Description of the task:
Copy out every line of the material below word for word.

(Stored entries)
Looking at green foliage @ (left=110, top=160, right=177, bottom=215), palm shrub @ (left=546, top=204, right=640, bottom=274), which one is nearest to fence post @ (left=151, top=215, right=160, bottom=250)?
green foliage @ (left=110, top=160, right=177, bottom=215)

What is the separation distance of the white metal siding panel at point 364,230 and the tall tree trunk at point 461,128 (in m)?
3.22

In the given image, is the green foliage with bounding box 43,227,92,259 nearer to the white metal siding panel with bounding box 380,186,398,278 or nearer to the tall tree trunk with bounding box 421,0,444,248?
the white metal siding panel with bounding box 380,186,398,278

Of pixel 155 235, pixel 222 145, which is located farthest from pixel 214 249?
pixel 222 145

The completed task:
Looking at green foliage @ (left=110, top=160, right=177, bottom=215), palm shrub @ (left=546, top=204, right=640, bottom=274), which one is nearest to fence post @ (left=151, top=215, right=160, bottom=250)?
green foliage @ (left=110, top=160, right=177, bottom=215)

What is the separation distance of the white metal siding panel at point 364,230 and the tall tree trunk at point 461,128 (in m)?
3.22

In the given image, is the green foliage with bounding box 43,227,92,259 nearer to the white metal siding panel with bounding box 380,186,398,278 or nearer to the tall tree trunk with bounding box 421,0,444,248?
the white metal siding panel with bounding box 380,186,398,278

Of pixel 155 235, pixel 222 145, which is located farthest from pixel 214 249?
pixel 222 145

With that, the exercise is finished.